An integrated data repository (IDR) containing aggregations of clinical, biomedical, economic, administrative, and public health data are key components of an overall translational research infrastructure. However, most available data repositories are designed using standard data warehouse architecture using a predefined data model, which does not facilitate many types of health research. In response to these shortcomings we have designed a schema and a just-in-time ontology mapping service (JIT-OMS) 1 which will facilitate the creation of an IDR by directly addressing the urgent need for terminology and ontology mapping in biomedical and translational sciences and give biomedical researchers the required tools to streamline and optimize their research. The proposed system will dramatically lower the barrier to IDR development at biomedical research institutions to support biomedical and translational research, and will furthermore promote inter-institute data sharing and research collaboration.

 

Introduction

Most repositories are designed using standard data warehouse architecture, with a predefined data model incorporated into the database schema.

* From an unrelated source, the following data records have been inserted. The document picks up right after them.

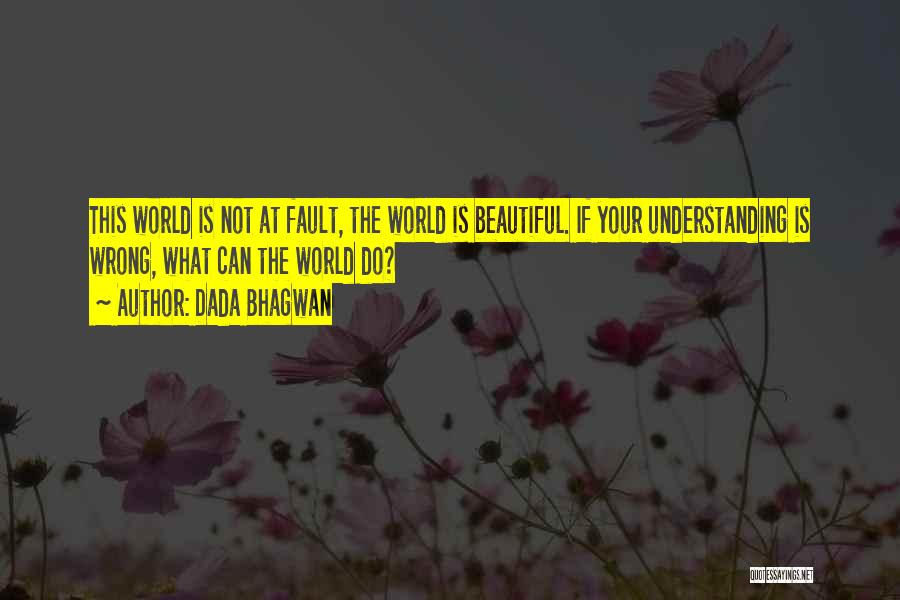 Dada Bhagwan Quotes: This World Is Not At Fault, The World Is Beautiful. If Your Understanding Is Wrong, What Can The World Do?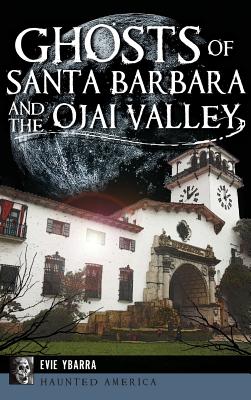 Ghosts of Santa Barbara and the Ojai Valley - Evie Ybarra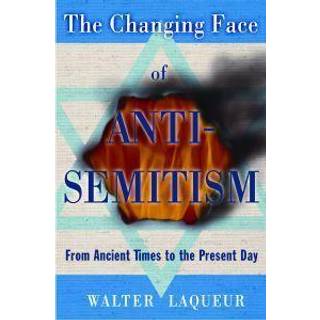 The Changing Face of Anti-Semitism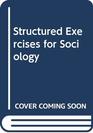 Structured Exercises for Sociology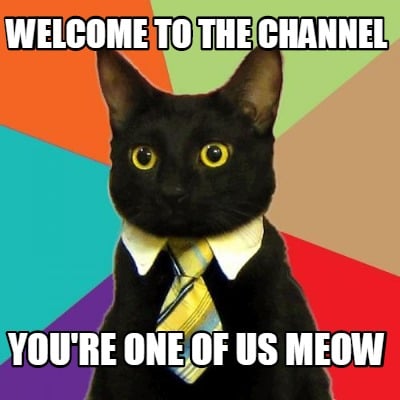 welcome-to-the-channel-youre-one-of-us-meow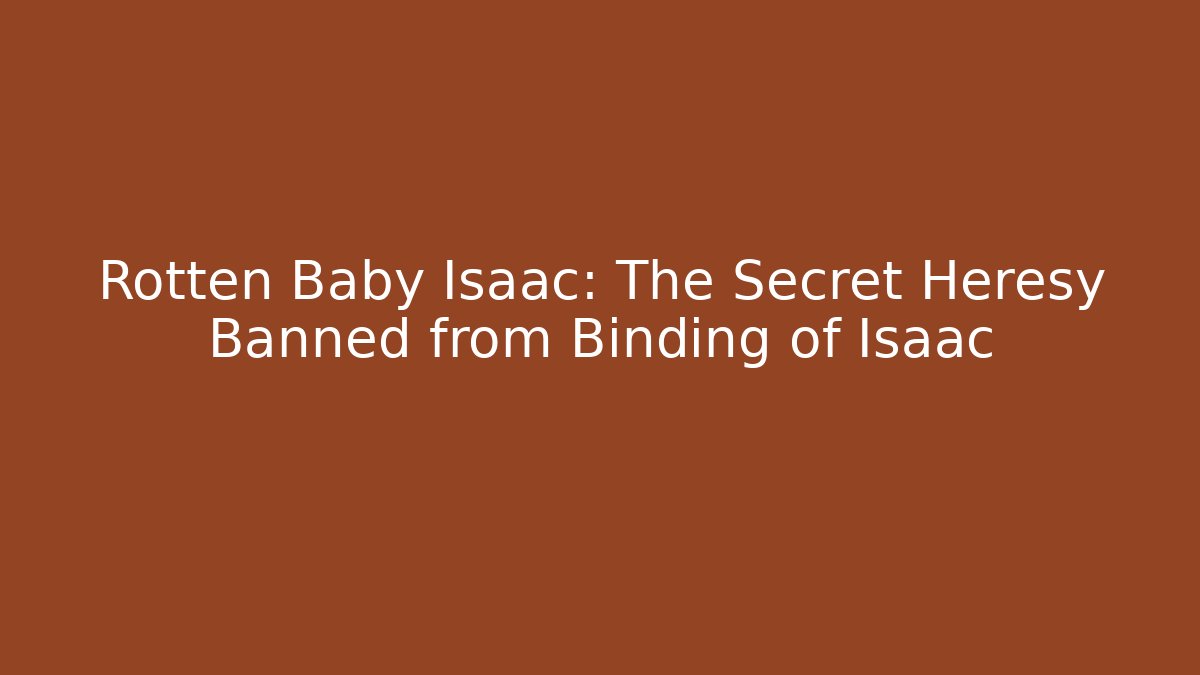 Rotten Baby Isaac: The Secret Heresy Banned from Binding of Isaac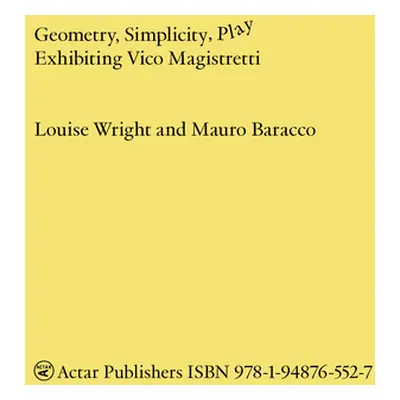 "Geometry, Simplicity, Play: Exhibiting Vico Magistretti" - "" ("Baracco Mauro")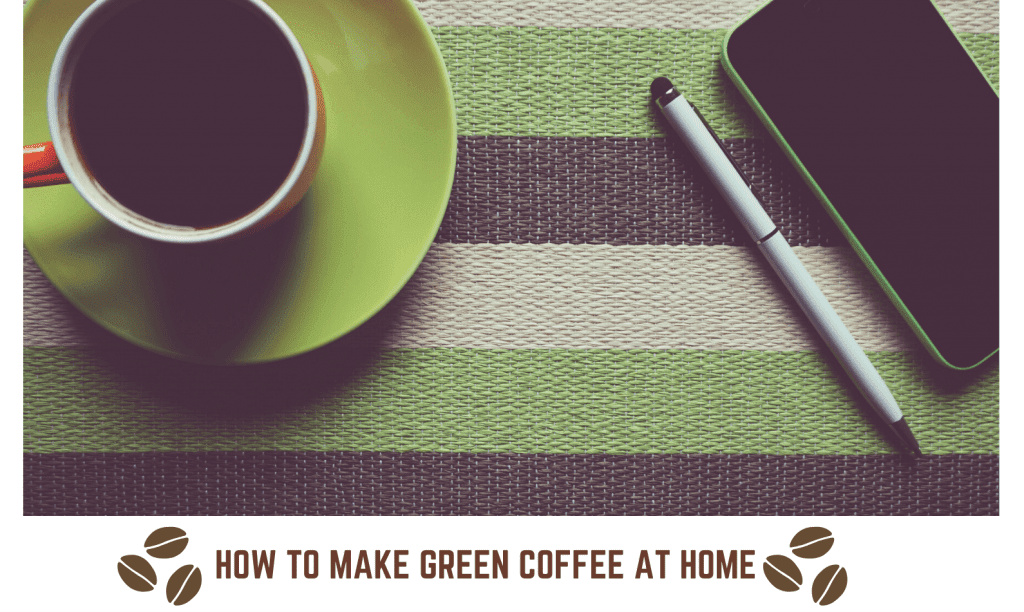 How to Make Green Coffee at Home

The traditional approach to data warehouse construction is to heavily reorganize and frequently modify source data in an attempt to represent that information within a single database schema.  This information technology perspective on data warehouse design is not well suited for the construction of data warehouses to support translational biomedical science.

 

The purpose of this paper is to discuss the components which would facilitate the creation of an IDR by directly addressing the need for terminology and ontology mapping in biomedical and translational sciences and the novel approach to data warehousing design. Further, a derivative outcome of this work is the inter-institutional exchange of ontology maps which can benefit translational research.

 

Discussion

There are several challenges posed by IDR projects geared toward biomedical research which do not apply to the construction of most commercial warehouse implementations: 1) integrity of source data Regulatory requirements and researchers demand clear visibility to the source data in its native format to verify it has not been altered; 2) high variability in source schema designs - IDRs import data from a very large set of unique software environments, from multiple institutions, each with its own unique schema; 3) limited resources for the data governance of standardization - widespread agreement on the interpretation, mapping and standardization of source data that has been encoded using many different ontologies over a long period of time may be infeasible. 4) limited availability of software engineering staff with specialized skill sets.

 

We have developed an alternative approach that incorporates the use of expert systems technologies to provide researchers with data models based on their own preferences, including the ability to select a preferred coding/terminology standard if so desired. 2   We believe that such an approach will be more consistent with typical research methodologies, and that it will allow investigators to handle the raw data of the repository with the degrees of freedom to which they are accustomed. .

 

References

  1. Wynden R, et al.. The Integrated Data Repository: Ontology Mapping and Data Discovery for the Translational Investigator Proc: AMIA Summit 2009

 

  1. Noy NF et al. Protégé-2000: An Open-Source Ontology-Development and Knowledge Acquisition Environment. Proc. AMIA Symp. 2003; 953.